Ante semejante medida compulsiva, Mr. Godfrey hizo un esfuerzo y le dio a conocer una nueva versión del asunto, de la siguiente manera:
Luego de verter a hurtadillas el láudano en el brandy con agua, le había dicho a usted buenas noches y se había dirigido a su habitación. Esta estaba contigua a la de usted y se comunicaba con ella por medio de una puerta. Al entrar en su cuarto, Mr. Godfrey (según él supuso) cerró la puerta. Sus problemas económicos lo mantuvieron despierto. Permaneció sentado en bata y chinelas durante cerca de una hora absorbido por sus preocupaciones. En el preciso instante en que se disponía a irse a la cama, oyó que usted hablaba consigo mismo en la otra habitación y al acercarse a la puerta medianera descubrió que no la había cerrado como había creído.
Se asomó entonces a su cuarto para ver qué es lo que ocurría. Y comprobó que usted abandonaba en ese mismo instante su alcoba con una bujía en la mano. Oyó luego que usted se decía a sí mismo, con una voz totalmente distinta de la suya habitual, «¿Cómo puedo yo saberlo? Los hindúes pueden hallarse ocultos en la casa».
Hasta ese momento había él supuesto, simplemente (al administrarle la dosis de láudano), que no hacía más que participar en la tarea de hacerlo a usted víctima de una broma inofensiva. Pero ahora pensó que el láudano ejercía sobre usted un efecto que no había sido previsto ni por él ni por el propio doctor. Ante el temor de que le ocurriera a usted algún accidente, lo siguió en silencio para observar sus movimientos.
Lo siguió hasta el gabinete de Miss Verinder y lo vio penetrar en él. Usted dejó la puerta abierta. Atisbó entonces a través de la hendedura que se produjo entre la jamba y la puerta, antes de aventurarse a penetrar en el cuarto.
Desde allí, no solamente lo vio a usted apoderarse del diamante que se hallaba en la gaveta, sino que descubrió también cómo Miss Verinder seguía en silencio sus movimientos desde la puerta abierta de su dormitorio. Comprobó entonces que ella también lo vio a usted echar mano del diamante.
Antes de abandonar el gabinete, vaciló usted durante un momento. Mr. Godfrey aprovechó ese titubeo para regresar a su dormitorio antes de que usted saliera y lo descubriese. Acababa apenas de regresar a su cuarto, cuando usted hizo lo propio en el suyo. Usted lo vio (según creyó él) en el mismo instante en que trasponía la puerta medianera. Sea como fuere, lo llamó a usted con una voz extraña y somnolienta.

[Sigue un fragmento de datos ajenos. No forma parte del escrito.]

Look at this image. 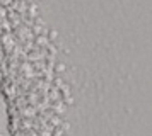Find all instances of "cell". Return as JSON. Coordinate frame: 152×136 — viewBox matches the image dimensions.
Segmentation results:
<instances>
[{
    "instance_id": "obj_1",
    "label": "cell",
    "mask_w": 152,
    "mask_h": 136,
    "mask_svg": "<svg viewBox=\"0 0 152 136\" xmlns=\"http://www.w3.org/2000/svg\"><path fill=\"white\" fill-rule=\"evenodd\" d=\"M0 85H2V73H0Z\"/></svg>"
},
{
    "instance_id": "obj_2",
    "label": "cell",
    "mask_w": 152,
    "mask_h": 136,
    "mask_svg": "<svg viewBox=\"0 0 152 136\" xmlns=\"http://www.w3.org/2000/svg\"><path fill=\"white\" fill-rule=\"evenodd\" d=\"M0 136H4V135H2V133H0Z\"/></svg>"
}]
</instances>
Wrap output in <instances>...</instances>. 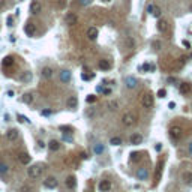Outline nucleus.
<instances>
[{"label":"nucleus","mask_w":192,"mask_h":192,"mask_svg":"<svg viewBox=\"0 0 192 192\" xmlns=\"http://www.w3.org/2000/svg\"><path fill=\"white\" fill-rule=\"evenodd\" d=\"M122 122H123L125 126H134L135 122H137V116L132 111H126L122 117Z\"/></svg>","instance_id":"f257e3e1"},{"label":"nucleus","mask_w":192,"mask_h":192,"mask_svg":"<svg viewBox=\"0 0 192 192\" xmlns=\"http://www.w3.org/2000/svg\"><path fill=\"white\" fill-rule=\"evenodd\" d=\"M42 170H44L42 165L35 164V165H32V167L27 170V174H29V177H30V179H38L39 176L42 174Z\"/></svg>","instance_id":"f03ea898"},{"label":"nucleus","mask_w":192,"mask_h":192,"mask_svg":"<svg viewBox=\"0 0 192 192\" xmlns=\"http://www.w3.org/2000/svg\"><path fill=\"white\" fill-rule=\"evenodd\" d=\"M182 135H183V131H182L180 126H173V128H170V137L173 138L174 141L180 140Z\"/></svg>","instance_id":"7ed1b4c3"},{"label":"nucleus","mask_w":192,"mask_h":192,"mask_svg":"<svg viewBox=\"0 0 192 192\" xmlns=\"http://www.w3.org/2000/svg\"><path fill=\"white\" fill-rule=\"evenodd\" d=\"M153 95L152 93H146L144 96H143V99H141V104H143V107L144 108H152L153 107Z\"/></svg>","instance_id":"20e7f679"},{"label":"nucleus","mask_w":192,"mask_h":192,"mask_svg":"<svg viewBox=\"0 0 192 192\" xmlns=\"http://www.w3.org/2000/svg\"><path fill=\"white\" fill-rule=\"evenodd\" d=\"M65 21H66V24H68V26H75L78 23V17L74 14V12H68L66 17H65Z\"/></svg>","instance_id":"39448f33"},{"label":"nucleus","mask_w":192,"mask_h":192,"mask_svg":"<svg viewBox=\"0 0 192 192\" xmlns=\"http://www.w3.org/2000/svg\"><path fill=\"white\" fill-rule=\"evenodd\" d=\"M57 185H59V182H57L56 177H48L47 180H44V186L47 189H56Z\"/></svg>","instance_id":"423d86ee"},{"label":"nucleus","mask_w":192,"mask_h":192,"mask_svg":"<svg viewBox=\"0 0 192 192\" xmlns=\"http://www.w3.org/2000/svg\"><path fill=\"white\" fill-rule=\"evenodd\" d=\"M147 177H149V170L146 167L138 168V171H137V179L138 180H147Z\"/></svg>","instance_id":"0eeeda50"},{"label":"nucleus","mask_w":192,"mask_h":192,"mask_svg":"<svg viewBox=\"0 0 192 192\" xmlns=\"http://www.w3.org/2000/svg\"><path fill=\"white\" fill-rule=\"evenodd\" d=\"M158 30L161 33H167L170 30V26H168L167 20H159V21H158Z\"/></svg>","instance_id":"6e6552de"},{"label":"nucleus","mask_w":192,"mask_h":192,"mask_svg":"<svg viewBox=\"0 0 192 192\" xmlns=\"http://www.w3.org/2000/svg\"><path fill=\"white\" fill-rule=\"evenodd\" d=\"M41 9H42V5L39 3V2H36V0H33V2L30 3V12L32 14H39L41 12Z\"/></svg>","instance_id":"1a4fd4ad"},{"label":"nucleus","mask_w":192,"mask_h":192,"mask_svg":"<svg viewBox=\"0 0 192 192\" xmlns=\"http://www.w3.org/2000/svg\"><path fill=\"white\" fill-rule=\"evenodd\" d=\"M24 32H26V35H27V36H33L36 33V26L33 23H27V24H26V27H24Z\"/></svg>","instance_id":"9d476101"},{"label":"nucleus","mask_w":192,"mask_h":192,"mask_svg":"<svg viewBox=\"0 0 192 192\" xmlns=\"http://www.w3.org/2000/svg\"><path fill=\"white\" fill-rule=\"evenodd\" d=\"M32 77H33V75H32V72H30V71H24L23 74L18 77V80H20V81H23V83H30Z\"/></svg>","instance_id":"9b49d317"},{"label":"nucleus","mask_w":192,"mask_h":192,"mask_svg":"<svg viewBox=\"0 0 192 192\" xmlns=\"http://www.w3.org/2000/svg\"><path fill=\"white\" fill-rule=\"evenodd\" d=\"M66 105H68L69 108H72V110L77 108L78 107V98L77 96H69L68 101H66Z\"/></svg>","instance_id":"f8f14e48"},{"label":"nucleus","mask_w":192,"mask_h":192,"mask_svg":"<svg viewBox=\"0 0 192 192\" xmlns=\"http://www.w3.org/2000/svg\"><path fill=\"white\" fill-rule=\"evenodd\" d=\"M71 77H72V74H71V71H62L60 72V81L62 83H69L71 81Z\"/></svg>","instance_id":"ddd939ff"},{"label":"nucleus","mask_w":192,"mask_h":192,"mask_svg":"<svg viewBox=\"0 0 192 192\" xmlns=\"http://www.w3.org/2000/svg\"><path fill=\"white\" fill-rule=\"evenodd\" d=\"M6 138H8L9 141H15L18 138V131L17 129H9L8 132H6Z\"/></svg>","instance_id":"4468645a"},{"label":"nucleus","mask_w":192,"mask_h":192,"mask_svg":"<svg viewBox=\"0 0 192 192\" xmlns=\"http://www.w3.org/2000/svg\"><path fill=\"white\" fill-rule=\"evenodd\" d=\"M87 38L90 39V41H95V39L98 38V29L96 27H89V30H87Z\"/></svg>","instance_id":"2eb2a0df"},{"label":"nucleus","mask_w":192,"mask_h":192,"mask_svg":"<svg viewBox=\"0 0 192 192\" xmlns=\"http://www.w3.org/2000/svg\"><path fill=\"white\" fill-rule=\"evenodd\" d=\"M99 69H102V71H110V69H111L110 60H107V59H102V60H99Z\"/></svg>","instance_id":"dca6fc26"},{"label":"nucleus","mask_w":192,"mask_h":192,"mask_svg":"<svg viewBox=\"0 0 192 192\" xmlns=\"http://www.w3.org/2000/svg\"><path fill=\"white\" fill-rule=\"evenodd\" d=\"M125 83H126V87H129V89H134V87H137V84H138L137 78H134V77H126V80H125Z\"/></svg>","instance_id":"f3484780"},{"label":"nucleus","mask_w":192,"mask_h":192,"mask_svg":"<svg viewBox=\"0 0 192 192\" xmlns=\"http://www.w3.org/2000/svg\"><path fill=\"white\" fill-rule=\"evenodd\" d=\"M131 143L134 144V146L141 144V143H143V135H141V134H134V135H131Z\"/></svg>","instance_id":"a211bd4d"},{"label":"nucleus","mask_w":192,"mask_h":192,"mask_svg":"<svg viewBox=\"0 0 192 192\" xmlns=\"http://www.w3.org/2000/svg\"><path fill=\"white\" fill-rule=\"evenodd\" d=\"M99 189H101L102 192H108L111 189V182L110 180H102L101 183H99Z\"/></svg>","instance_id":"6ab92c4d"},{"label":"nucleus","mask_w":192,"mask_h":192,"mask_svg":"<svg viewBox=\"0 0 192 192\" xmlns=\"http://www.w3.org/2000/svg\"><path fill=\"white\" fill-rule=\"evenodd\" d=\"M182 180H183V183H186V185H191L192 183V173H191V171H183Z\"/></svg>","instance_id":"aec40b11"},{"label":"nucleus","mask_w":192,"mask_h":192,"mask_svg":"<svg viewBox=\"0 0 192 192\" xmlns=\"http://www.w3.org/2000/svg\"><path fill=\"white\" fill-rule=\"evenodd\" d=\"M66 188H69V189H74L75 188V185H77V180H75V177L74 176H69L68 179H66Z\"/></svg>","instance_id":"412c9836"},{"label":"nucleus","mask_w":192,"mask_h":192,"mask_svg":"<svg viewBox=\"0 0 192 192\" xmlns=\"http://www.w3.org/2000/svg\"><path fill=\"white\" fill-rule=\"evenodd\" d=\"M191 90H192V87H191L189 83H182V84H180V93H182V95H188Z\"/></svg>","instance_id":"4be33fe9"},{"label":"nucleus","mask_w":192,"mask_h":192,"mask_svg":"<svg viewBox=\"0 0 192 192\" xmlns=\"http://www.w3.org/2000/svg\"><path fill=\"white\" fill-rule=\"evenodd\" d=\"M18 161L21 162L23 165H27V164H30V155L29 153H21L18 156Z\"/></svg>","instance_id":"5701e85b"},{"label":"nucleus","mask_w":192,"mask_h":192,"mask_svg":"<svg viewBox=\"0 0 192 192\" xmlns=\"http://www.w3.org/2000/svg\"><path fill=\"white\" fill-rule=\"evenodd\" d=\"M48 149H50L51 152H57L59 149H60V143L56 141V140H51V141L48 143Z\"/></svg>","instance_id":"b1692460"},{"label":"nucleus","mask_w":192,"mask_h":192,"mask_svg":"<svg viewBox=\"0 0 192 192\" xmlns=\"http://www.w3.org/2000/svg\"><path fill=\"white\" fill-rule=\"evenodd\" d=\"M2 65L5 66V68H9V66H12V65H14V57H11V56L5 57L3 62H2Z\"/></svg>","instance_id":"393cba45"},{"label":"nucleus","mask_w":192,"mask_h":192,"mask_svg":"<svg viewBox=\"0 0 192 192\" xmlns=\"http://www.w3.org/2000/svg\"><path fill=\"white\" fill-rule=\"evenodd\" d=\"M41 75H42L44 78H51V77H53V69L47 66V68H44V69H42Z\"/></svg>","instance_id":"a878e982"},{"label":"nucleus","mask_w":192,"mask_h":192,"mask_svg":"<svg viewBox=\"0 0 192 192\" xmlns=\"http://www.w3.org/2000/svg\"><path fill=\"white\" fill-rule=\"evenodd\" d=\"M93 150H95V153L96 155H102L104 152H105V147H104V144H101V143H98V144H95V147H93Z\"/></svg>","instance_id":"bb28decb"},{"label":"nucleus","mask_w":192,"mask_h":192,"mask_svg":"<svg viewBox=\"0 0 192 192\" xmlns=\"http://www.w3.org/2000/svg\"><path fill=\"white\" fill-rule=\"evenodd\" d=\"M23 101H24L26 104H32L33 101H35V96H33V93H26L24 98H23Z\"/></svg>","instance_id":"cd10ccee"},{"label":"nucleus","mask_w":192,"mask_h":192,"mask_svg":"<svg viewBox=\"0 0 192 192\" xmlns=\"http://www.w3.org/2000/svg\"><path fill=\"white\" fill-rule=\"evenodd\" d=\"M110 144L111 146H120L122 144V138L120 137H113L110 140Z\"/></svg>","instance_id":"c85d7f7f"},{"label":"nucleus","mask_w":192,"mask_h":192,"mask_svg":"<svg viewBox=\"0 0 192 192\" xmlns=\"http://www.w3.org/2000/svg\"><path fill=\"white\" fill-rule=\"evenodd\" d=\"M8 165H6L5 162H0V174H6L8 173Z\"/></svg>","instance_id":"c756f323"},{"label":"nucleus","mask_w":192,"mask_h":192,"mask_svg":"<svg viewBox=\"0 0 192 192\" xmlns=\"http://www.w3.org/2000/svg\"><path fill=\"white\" fill-rule=\"evenodd\" d=\"M63 141H66V143H72L74 141V137H72V134H63Z\"/></svg>","instance_id":"7c9ffc66"},{"label":"nucleus","mask_w":192,"mask_h":192,"mask_svg":"<svg viewBox=\"0 0 192 192\" xmlns=\"http://www.w3.org/2000/svg\"><path fill=\"white\" fill-rule=\"evenodd\" d=\"M108 107H110V110L114 111V110H117V108H119V102H117V101H111V102L108 104Z\"/></svg>","instance_id":"2f4dec72"},{"label":"nucleus","mask_w":192,"mask_h":192,"mask_svg":"<svg viewBox=\"0 0 192 192\" xmlns=\"http://www.w3.org/2000/svg\"><path fill=\"white\" fill-rule=\"evenodd\" d=\"M54 2H56V6L59 9H63V6L66 5V0H54Z\"/></svg>","instance_id":"473e14b6"},{"label":"nucleus","mask_w":192,"mask_h":192,"mask_svg":"<svg viewBox=\"0 0 192 192\" xmlns=\"http://www.w3.org/2000/svg\"><path fill=\"white\" fill-rule=\"evenodd\" d=\"M131 161H132V162L140 161V153H137V152H134V153H131Z\"/></svg>","instance_id":"72a5a7b5"},{"label":"nucleus","mask_w":192,"mask_h":192,"mask_svg":"<svg viewBox=\"0 0 192 192\" xmlns=\"http://www.w3.org/2000/svg\"><path fill=\"white\" fill-rule=\"evenodd\" d=\"M20 192H32V186H29V185H23V186L20 188Z\"/></svg>","instance_id":"f704fd0d"},{"label":"nucleus","mask_w":192,"mask_h":192,"mask_svg":"<svg viewBox=\"0 0 192 192\" xmlns=\"http://www.w3.org/2000/svg\"><path fill=\"white\" fill-rule=\"evenodd\" d=\"M161 167H162V162H159V164H158V170H156V182L158 180H159V177H161Z\"/></svg>","instance_id":"c9c22d12"},{"label":"nucleus","mask_w":192,"mask_h":192,"mask_svg":"<svg viewBox=\"0 0 192 192\" xmlns=\"http://www.w3.org/2000/svg\"><path fill=\"white\" fill-rule=\"evenodd\" d=\"M143 69L144 71H155V65H150V63H146L143 66Z\"/></svg>","instance_id":"e433bc0d"},{"label":"nucleus","mask_w":192,"mask_h":192,"mask_svg":"<svg viewBox=\"0 0 192 192\" xmlns=\"http://www.w3.org/2000/svg\"><path fill=\"white\" fill-rule=\"evenodd\" d=\"M126 44H128L129 48H134L135 47V42H134V39H132V38H126Z\"/></svg>","instance_id":"4c0bfd02"},{"label":"nucleus","mask_w":192,"mask_h":192,"mask_svg":"<svg viewBox=\"0 0 192 192\" xmlns=\"http://www.w3.org/2000/svg\"><path fill=\"white\" fill-rule=\"evenodd\" d=\"M152 15H155V17H161V9L158 8V6H155V9H153V12H152Z\"/></svg>","instance_id":"58836bf2"},{"label":"nucleus","mask_w":192,"mask_h":192,"mask_svg":"<svg viewBox=\"0 0 192 192\" xmlns=\"http://www.w3.org/2000/svg\"><path fill=\"white\" fill-rule=\"evenodd\" d=\"M158 96H159V98H165V96H167V90H165V89L158 90Z\"/></svg>","instance_id":"ea45409f"},{"label":"nucleus","mask_w":192,"mask_h":192,"mask_svg":"<svg viewBox=\"0 0 192 192\" xmlns=\"http://www.w3.org/2000/svg\"><path fill=\"white\" fill-rule=\"evenodd\" d=\"M95 99H96V96H95V95H89V96H87V99H86V101H87L89 104H92V102H95Z\"/></svg>","instance_id":"a19ab883"},{"label":"nucleus","mask_w":192,"mask_h":192,"mask_svg":"<svg viewBox=\"0 0 192 192\" xmlns=\"http://www.w3.org/2000/svg\"><path fill=\"white\" fill-rule=\"evenodd\" d=\"M18 119H20V122H23V123H26V122L29 123V122H30L27 117H24V116H21V114H18Z\"/></svg>","instance_id":"79ce46f5"},{"label":"nucleus","mask_w":192,"mask_h":192,"mask_svg":"<svg viewBox=\"0 0 192 192\" xmlns=\"http://www.w3.org/2000/svg\"><path fill=\"white\" fill-rule=\"evenodd\" d=\"M78 2H80V5H83V6H89L92 3V0H78Z\"/></svg>","instance_id":"37998d69"},{"label":"nucleus","mask_w":192,"mask_h":192,"mask_svg":"<svg viewBox=\"0 0 192 192\" xmlns=\"http://www.w3.org/2000/svg\"><path fill=\"white\" fill-rule=\"evenodd\" d=\"M153 9H155V5H149V6H147V12H149V14H152V12H153Z\"/></svg>","instance_id":"c03bdc74"},{"label":"nucleus","mask_w":192,"mask_h":192,"mask_svg":"<svg viewBox=\"0 0 192 192\" xmlns=\"http://www.w3.org/2000/svg\"><path fill=\"white\" fill-rule=\"evenodd\" d=\"M183 45H185L186 48H191V42H189V41H186V39L183 41Z\"/></svg>","instance_id":"a18cd8bd"},{"label":"nucleus","mask_w":192,"mask_h":192,"mask_svg":"<svg viewBox=\"0 0 192 192\" xmlns=\"http://www.w3.org/2000/svg\"><path fill=\"white\" fill-rule=\"evenodd\" d=\"M168 108H171V110L176 108V104H174V102H170V104H168Z\"/></svg>","instance_id":"49530a36"},{"label":"nucleus","mask_w":192,"mask_h":192,"mask_svg":"<svg viewBox=\"0 0 192 192\" xmlns=\"http://www.w3.org/2000/svg\"><path fill=\"white\" fill-rule=\"evenodd\" d=\"M153 47H155V48L158 50V48H159V47H161V44H159V42H158V41H156V42H153Z\"/></svg>","instance_id":"de8ad7c7"},{"label":"nucleus","mask_w":192,"mask_h":192,"mask_svg":"<svg viewBox=\"0 0 192 192\" xmlns=\"http://www.w3.org/2000/svg\"><path fill=\"white\" fill-rule=\"evenodd\" d=\"M102 92H104L105 95H110V93H111V90H110V89H102Z\"/></svg>","instance_id":"09e8293b"},{"label":"nucleus","mask_w":192,"mask_h":192,"mask_svg":"<svg viewBox=\"0 0 192 192\" xmlns=\"http://www.w3.org/2000/svg\"><path fill=\"white\" fill-rule=\"evenodd\" d=\"M42 114H44V116H50V114H51V111H50V110H45Z\"/></svg>","instance_id":"8fccbe9b"},{"label":"nucleus","mask_w":192,"mask_h":192,"mask_svg":"<svg viewBox=\"0 0 192 192\" xmlns=\"http://www.w3.org/2000/svg\"><path fill=\"white\" fill-rule=\"evenodd\" d=\"M38 144H39V147H42V149L45 147V144H44V141H38Z\"/></svg>","instance_id":"3c124183"},{"label":"nucleus","mask_w":192,"mask_h":192,"mask_svg":"<svg viewBox=\"0 0 192 192\" xmlns=\"http://www.w3.org/2000/svg\"><path fill=\"white\" fill-rule=\"evenodd\" d=\"M8 26H12V17H8Z\"/></svg>","instance_id":"603ef678"},{"label":"nucleus","mask_w":192,"mask_h":192,"mask_svg":"<svg viewBox=\"0 0 192 192\" xmlns=\"http://www.w3.org/2000/svg\"><path fill=\"white\" fill-rule=\"evenodd\" d=\"M168 81H170V83H176L177 80H176V78H173V77H171V78H168Z\"/></svg>","instance_id":"864d4df0"},{"label":"nucleus","mask_w":192,"mask_h":192,"mask_svg":"<svg viewBox=\"0 0 192 192\" xmlns=\"http://www.w3.org/2000/svg\"><path fill=\"white\" fill-rule=\"evenodd\" d=\"M8 96H9V98H12V96H14V92L9 90V92H8Z\"/></svg>","instance_id":"5fc2aeb1"},{"label":"nucleus","mask_w":192,"mask_h":192,"mask_svg":"<svg viewBox=\"0 0 192 192\" xmlns=\"http://www.w3.org/2000/svg\"><path fill=\"white\" fill-rule=\"evenodd\" d=\"M189 152L192 153V143H189Z\"/></svg>","instance_id":"6e6d98bb"},{"label":"nucleus","mask_w":192,"mask_h":192,"mask_svg":"<svg viewBox=\"0 0 192 192\" xmlns=\"http://www.w3.org/2000/svg\"><path fill=\"white\" fill-rule=\"evenodd\" d=\"M104 2H110V0H104Z\"/></svg>","instance_id":"4d7b16f0"},{"label":"nucleus","mask_w":192,"mask_h":192,"mask_svg":"<svg viewBox=\"0 0 192 192\" xmlns=\"http://www.w3.org/2000/svg\"><path fill=\"white\" fill-rule=\"evenodd\" d=\"M191 11H192V5H191Z\"/></svg>","instance_id":"13d9d810"}]
</instances>
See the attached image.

El se volvió, y usted le dirigió entonces una mirada turbia y aletargada. Luego colocó usted el diamante en su mano, y le dijo: «Llévalo, Godfrey, otra vez, al banco de tu padre. Aquí peligra… aquí peligra.» Usted se volvió entonces con paso vacilante y se echó encima su bata. Después se sentó en el gran sillón que se hallaba en su dormitorio, y habló de nuevo: «Yo no puedo llevarlo al banco. Mi cabeza me pesa como si fuera de plomo, no siento siquiera mis pies.» Hundió usted entonces su cabeza en el espaldar del sillón… dejó escapar un pesado suspiro… y se sumió en el sueño.
Mr. Godfrey Ablewhite regresó con el diamante a su cuarto. Según sus declaraciones, aún no había decidido por ese entonces lo que habría de hacer… como no fuera mantenerse a la expectativa y aguardar los hechos que se producirían a la mañana siguiente.
Al llegar ésta, sus palabras y su conducta, Mr. Blake, lo convencieron de que usted ignoraba en absoluto lo que había hecho y dicho la noche precedente. Al mismo tiempo, las palabras y la conducta de Miss Verinder lo convencieron de que ésta se hallaba dispuesta a no decir nada, por piedad hacia usted, de lo ocurrido. De resolverse Mr. Godfrey Ablewhite a conservar el diamante, podría hacerlo con la mayor impunidad. A mitad de camino entre él y su ruina se hallaba la Piedra Lunar. Mr. Godfrey decidió entonces guardarse la Piedra Lunar en el bolsillo.